記者:「じゃ福島の放射能ついたままですか」
大臣:「それがどうした? 放射能つけてやろうか?」

実は、この話の出所は特定されていて、「多分こんな感じじゃないのかな?」という想像で書いたものだと、出所本人が告白してます。「だいたい、一般人がそんな情報持ってる訳ないでしょ」だそうで。

この話を拡散させて「この記者の所属と実名を公表させろ!」とかわめいてる人達はかなりいますが、個人の妄想をソースにしたデマに煽られた事になりますね。あーあ。

投稿: 万年床 | 2011年9月13日 (火) 09時19分

万年床さん貴重なお知らせ有難う。
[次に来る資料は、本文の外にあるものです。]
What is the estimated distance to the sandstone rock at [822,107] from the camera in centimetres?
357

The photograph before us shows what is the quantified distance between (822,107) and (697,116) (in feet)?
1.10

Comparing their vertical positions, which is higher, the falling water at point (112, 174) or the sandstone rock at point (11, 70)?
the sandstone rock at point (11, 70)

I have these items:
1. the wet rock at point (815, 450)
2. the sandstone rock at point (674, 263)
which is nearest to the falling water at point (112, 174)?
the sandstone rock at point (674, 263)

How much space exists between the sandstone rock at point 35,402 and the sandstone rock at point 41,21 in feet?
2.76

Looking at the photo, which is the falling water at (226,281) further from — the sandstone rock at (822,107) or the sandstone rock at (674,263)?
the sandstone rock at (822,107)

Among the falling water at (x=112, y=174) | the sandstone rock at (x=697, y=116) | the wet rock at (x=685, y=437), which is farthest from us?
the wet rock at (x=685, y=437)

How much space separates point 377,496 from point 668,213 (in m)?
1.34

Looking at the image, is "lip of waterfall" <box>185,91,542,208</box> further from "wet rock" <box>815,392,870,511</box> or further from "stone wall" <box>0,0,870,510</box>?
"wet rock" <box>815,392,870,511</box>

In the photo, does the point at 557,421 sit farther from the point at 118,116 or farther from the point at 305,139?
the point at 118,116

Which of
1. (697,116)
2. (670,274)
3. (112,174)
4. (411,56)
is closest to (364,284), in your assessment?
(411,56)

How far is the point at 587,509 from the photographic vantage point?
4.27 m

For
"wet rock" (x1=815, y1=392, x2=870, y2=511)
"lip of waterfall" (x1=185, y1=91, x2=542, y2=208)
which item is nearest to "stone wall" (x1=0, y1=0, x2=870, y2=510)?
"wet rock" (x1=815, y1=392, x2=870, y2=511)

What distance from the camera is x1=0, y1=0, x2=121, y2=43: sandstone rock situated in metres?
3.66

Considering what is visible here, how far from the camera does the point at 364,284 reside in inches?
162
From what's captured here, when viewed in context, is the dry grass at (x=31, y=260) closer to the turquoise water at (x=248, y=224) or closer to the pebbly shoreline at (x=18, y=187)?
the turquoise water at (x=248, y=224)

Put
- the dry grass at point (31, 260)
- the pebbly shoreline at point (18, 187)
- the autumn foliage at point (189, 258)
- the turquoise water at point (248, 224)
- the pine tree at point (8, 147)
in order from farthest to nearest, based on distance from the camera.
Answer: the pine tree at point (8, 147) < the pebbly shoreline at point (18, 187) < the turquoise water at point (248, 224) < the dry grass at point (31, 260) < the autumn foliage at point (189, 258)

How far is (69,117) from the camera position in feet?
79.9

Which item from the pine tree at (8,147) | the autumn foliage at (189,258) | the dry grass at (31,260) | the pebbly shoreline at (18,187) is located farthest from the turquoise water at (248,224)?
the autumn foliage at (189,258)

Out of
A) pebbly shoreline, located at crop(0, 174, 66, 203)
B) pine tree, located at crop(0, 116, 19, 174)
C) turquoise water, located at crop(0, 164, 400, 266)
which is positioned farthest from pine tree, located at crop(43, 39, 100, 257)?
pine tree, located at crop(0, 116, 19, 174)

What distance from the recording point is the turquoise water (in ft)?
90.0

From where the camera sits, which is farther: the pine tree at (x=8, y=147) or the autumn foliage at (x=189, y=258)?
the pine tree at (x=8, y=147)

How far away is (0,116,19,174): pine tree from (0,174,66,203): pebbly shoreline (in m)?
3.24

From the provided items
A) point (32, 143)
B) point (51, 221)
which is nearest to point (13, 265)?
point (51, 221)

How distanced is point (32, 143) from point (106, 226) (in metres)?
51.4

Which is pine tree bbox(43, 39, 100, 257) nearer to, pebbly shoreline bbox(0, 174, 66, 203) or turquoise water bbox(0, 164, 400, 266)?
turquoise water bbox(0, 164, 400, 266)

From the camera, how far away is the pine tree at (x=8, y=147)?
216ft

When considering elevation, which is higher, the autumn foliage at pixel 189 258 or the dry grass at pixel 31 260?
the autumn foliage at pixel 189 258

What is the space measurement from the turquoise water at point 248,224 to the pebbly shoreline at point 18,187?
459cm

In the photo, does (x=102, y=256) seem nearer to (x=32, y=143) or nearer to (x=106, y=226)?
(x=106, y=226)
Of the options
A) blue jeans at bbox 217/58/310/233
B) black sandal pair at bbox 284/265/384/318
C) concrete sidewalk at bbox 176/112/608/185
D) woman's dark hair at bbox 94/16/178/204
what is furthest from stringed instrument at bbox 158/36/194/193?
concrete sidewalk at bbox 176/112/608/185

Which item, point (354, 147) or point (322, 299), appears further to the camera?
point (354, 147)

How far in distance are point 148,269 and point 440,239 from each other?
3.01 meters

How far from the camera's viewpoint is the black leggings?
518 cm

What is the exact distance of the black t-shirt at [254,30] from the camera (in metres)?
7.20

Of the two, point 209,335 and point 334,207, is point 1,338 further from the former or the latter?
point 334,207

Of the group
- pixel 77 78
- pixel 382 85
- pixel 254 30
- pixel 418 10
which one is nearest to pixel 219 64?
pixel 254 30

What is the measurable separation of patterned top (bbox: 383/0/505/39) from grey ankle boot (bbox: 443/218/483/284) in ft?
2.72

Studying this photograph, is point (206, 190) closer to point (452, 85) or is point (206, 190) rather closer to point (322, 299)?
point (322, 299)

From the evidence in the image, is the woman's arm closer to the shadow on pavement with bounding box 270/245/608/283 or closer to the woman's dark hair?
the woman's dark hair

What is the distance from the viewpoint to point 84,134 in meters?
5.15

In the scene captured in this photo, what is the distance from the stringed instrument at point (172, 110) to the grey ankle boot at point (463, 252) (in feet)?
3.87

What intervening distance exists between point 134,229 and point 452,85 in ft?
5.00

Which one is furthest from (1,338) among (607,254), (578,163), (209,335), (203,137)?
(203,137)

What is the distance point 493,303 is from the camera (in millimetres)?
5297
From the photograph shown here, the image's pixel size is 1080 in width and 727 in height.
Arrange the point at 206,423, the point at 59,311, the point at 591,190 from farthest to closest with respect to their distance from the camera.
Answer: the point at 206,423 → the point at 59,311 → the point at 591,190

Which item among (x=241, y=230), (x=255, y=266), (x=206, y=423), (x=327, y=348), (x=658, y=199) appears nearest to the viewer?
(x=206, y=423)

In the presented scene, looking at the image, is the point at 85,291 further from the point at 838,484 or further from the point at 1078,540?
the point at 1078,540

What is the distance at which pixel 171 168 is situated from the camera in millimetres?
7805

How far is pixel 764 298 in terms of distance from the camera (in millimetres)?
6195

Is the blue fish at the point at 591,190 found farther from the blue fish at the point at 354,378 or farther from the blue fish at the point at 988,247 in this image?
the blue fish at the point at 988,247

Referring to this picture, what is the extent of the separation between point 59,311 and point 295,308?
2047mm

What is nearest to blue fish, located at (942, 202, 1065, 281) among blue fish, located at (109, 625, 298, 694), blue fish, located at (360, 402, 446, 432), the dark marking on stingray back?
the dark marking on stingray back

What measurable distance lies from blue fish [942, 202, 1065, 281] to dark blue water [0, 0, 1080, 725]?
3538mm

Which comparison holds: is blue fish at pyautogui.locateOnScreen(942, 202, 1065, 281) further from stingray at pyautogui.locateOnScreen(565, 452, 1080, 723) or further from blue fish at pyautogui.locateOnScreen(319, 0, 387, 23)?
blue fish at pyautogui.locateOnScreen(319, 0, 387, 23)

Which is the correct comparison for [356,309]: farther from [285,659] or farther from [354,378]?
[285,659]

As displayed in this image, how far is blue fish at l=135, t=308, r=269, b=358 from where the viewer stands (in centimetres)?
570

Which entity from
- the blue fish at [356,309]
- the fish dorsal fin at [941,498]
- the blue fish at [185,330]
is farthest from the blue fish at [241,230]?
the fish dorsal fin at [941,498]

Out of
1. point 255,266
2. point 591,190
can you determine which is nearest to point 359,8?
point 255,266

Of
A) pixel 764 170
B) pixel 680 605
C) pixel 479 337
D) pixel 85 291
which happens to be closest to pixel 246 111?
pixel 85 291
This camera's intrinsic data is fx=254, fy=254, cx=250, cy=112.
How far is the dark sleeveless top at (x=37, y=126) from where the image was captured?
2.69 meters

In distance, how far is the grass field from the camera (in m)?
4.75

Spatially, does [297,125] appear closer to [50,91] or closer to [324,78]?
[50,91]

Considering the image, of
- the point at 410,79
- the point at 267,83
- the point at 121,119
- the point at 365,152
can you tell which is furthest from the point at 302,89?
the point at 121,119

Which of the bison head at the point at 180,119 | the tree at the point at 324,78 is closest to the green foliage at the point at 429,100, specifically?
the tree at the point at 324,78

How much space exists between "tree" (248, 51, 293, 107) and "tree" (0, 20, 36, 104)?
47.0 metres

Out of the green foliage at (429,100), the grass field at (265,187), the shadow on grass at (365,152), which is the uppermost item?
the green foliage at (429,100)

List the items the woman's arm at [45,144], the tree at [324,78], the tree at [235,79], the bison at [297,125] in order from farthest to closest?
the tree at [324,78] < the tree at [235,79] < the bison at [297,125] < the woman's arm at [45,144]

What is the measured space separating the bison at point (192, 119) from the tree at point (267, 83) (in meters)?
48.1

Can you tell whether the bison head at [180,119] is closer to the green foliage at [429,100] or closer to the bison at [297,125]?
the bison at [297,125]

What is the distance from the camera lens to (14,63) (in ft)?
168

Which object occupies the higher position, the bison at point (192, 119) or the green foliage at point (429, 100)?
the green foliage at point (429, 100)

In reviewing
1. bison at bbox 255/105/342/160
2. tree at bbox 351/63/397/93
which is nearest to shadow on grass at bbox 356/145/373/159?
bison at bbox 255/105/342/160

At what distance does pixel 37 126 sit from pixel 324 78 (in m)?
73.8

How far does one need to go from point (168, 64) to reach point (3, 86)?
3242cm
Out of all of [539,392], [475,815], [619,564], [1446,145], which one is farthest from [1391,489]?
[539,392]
但し問題は、件の記者が真相を語ろうとせず逃げ回っているところにあります。新聞各紙の記事も鉢呂発言内容が伝言ゲームの如く様々になっています。実際にどういうやり取りだったのか明らかでないまま大臣の首が取られたことになっています。

 そういう意味で、「この記者の所属と実名を公表させろ!」に加えて「真相をはっきりさせろ」とわめくのは当然と思います。「真相をはっきりさせろ」がホンスジだと思います。れんだいこは、そういう意味の発信をしていると思っております。